* **TEXT**:
☆ ☆ ☆
======Team 3 Report: SGA (String Graph Assembler)======

=====String Graph Assembler=====

  * Memory efficient, uses compressed data structures
  * Very modular, each component can be run independently
  * Emphasis on accuracy
  * Most of the CPU time is in steps that can be parallelized and merged
  * Tries to excel at substring coverage

=====User Experience=====

  * Current pipeline is different than the original paper, documentation is unclear or scattered
  * Minimum of 20x coverage, recommended 40x coverage.
  * Reads must be 100bp or greater
  * Key parameters: overlap size, k-mer size for error correction

=====Algorithm=====

  * Relies on BWT (Burrows Wheeler Transform), which allows for reversible compression and rearranges the string into runs of similar characters
  * FM-Index (Full-text Index in Minute space) - scales with the size of the input alphabet
  * Only some fraction of the last column of the BWT is stored
  * First column does not store nucleotides, merely pointers to where each nucleotide would start

=====Assembly=====

  - Construct FM Index
  - Merge paths to reduce graph size
  - Re-index
  - Build string graph

The assembly algorithm queries the FM Index and follows (unambiguous) paths where one k-mer maps to a given end nucleotide and condenses these paths to a single read.
☆ ☆ ☆
* **RAW DATA**:
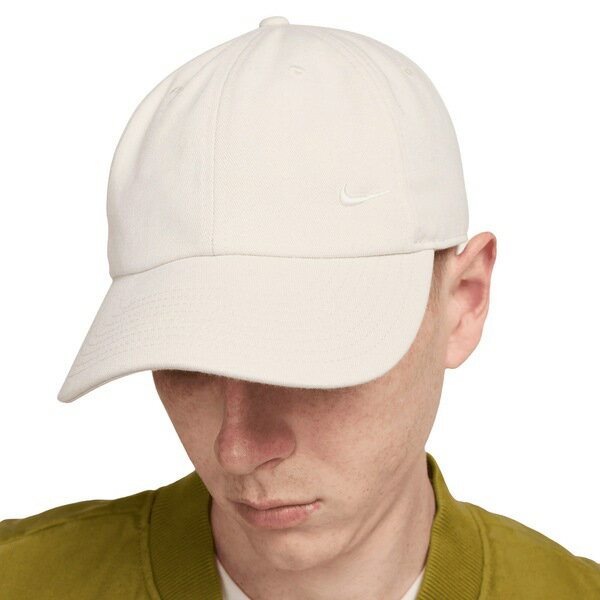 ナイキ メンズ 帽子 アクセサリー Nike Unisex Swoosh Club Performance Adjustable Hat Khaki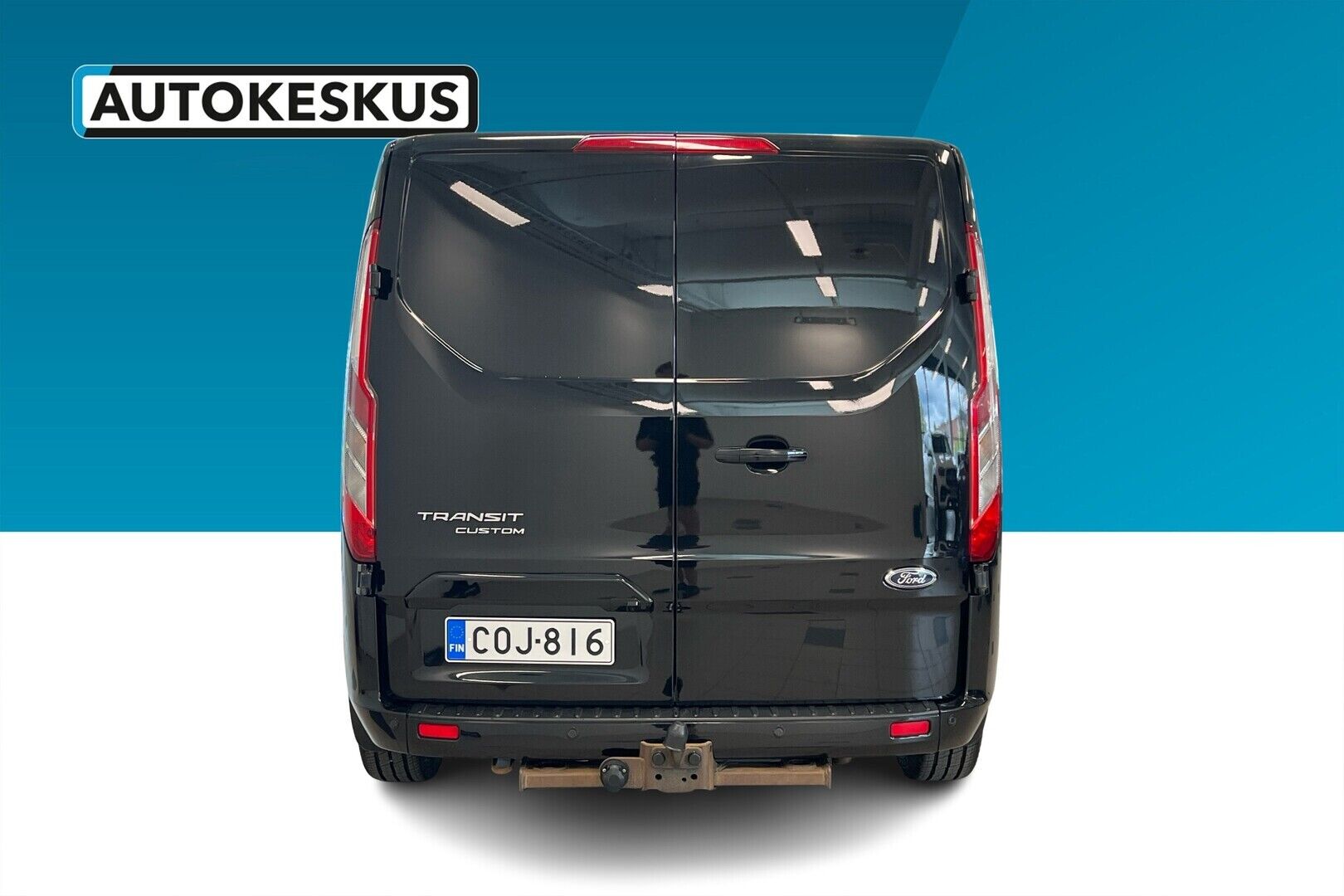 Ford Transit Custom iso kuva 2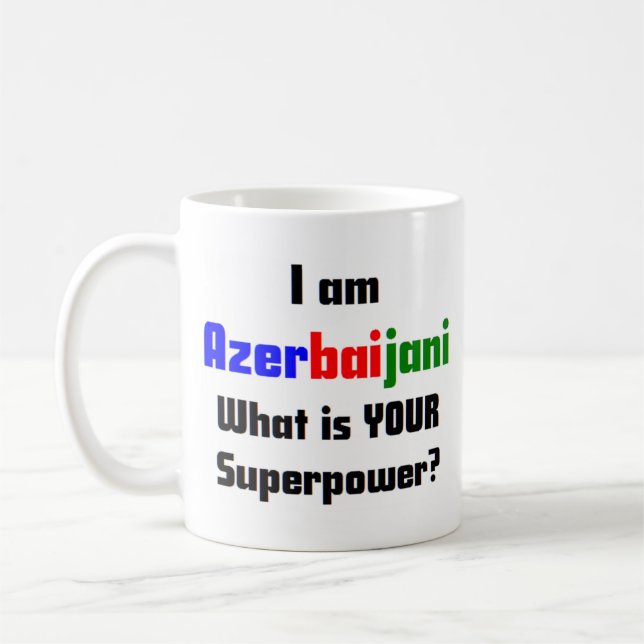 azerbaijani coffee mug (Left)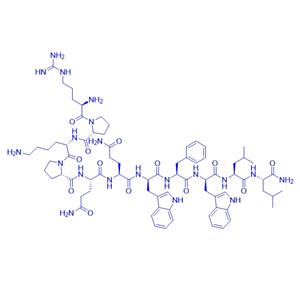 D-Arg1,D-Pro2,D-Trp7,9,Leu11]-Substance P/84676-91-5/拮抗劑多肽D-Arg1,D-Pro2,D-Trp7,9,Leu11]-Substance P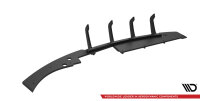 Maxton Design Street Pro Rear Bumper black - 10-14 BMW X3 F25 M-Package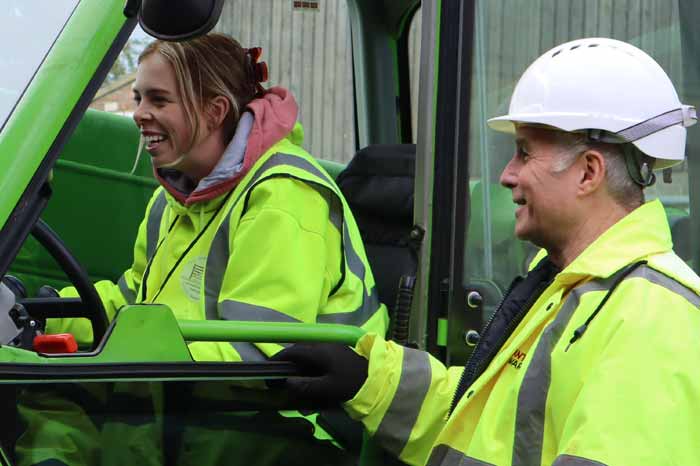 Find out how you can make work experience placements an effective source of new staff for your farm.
☆ ☆ ☆
* **DIRECTIVE**: Resume the String Graph Assembler report from its last sentence, carrying it forward in the same style.

* **RESULT OF THIS EXERCISE**:
=====String Graph=====

  * Remove duplicate reads, index with l-mers and then check reads with shared l-mers for longer overlaps
  * Builds edges and labels them with the non-matching sequence from two overlapping k-mers and removes transitive edges

=====Bubble Popping=====

  * For a pair of nodes with multiple walks, choose one to remain
  * Compare other walks and if they are similar enough (95%) to the chosen walk, remove them

=====Scaffolding=====

  * Create a potential order of contigs, removing uncertain or repetitive ones
  * Standalone module, uses k-mer search on gaps to find paths

=====Current Progress=====

  *  Successfully run sga preprocess, sga index, sga correct, sga index (after correction)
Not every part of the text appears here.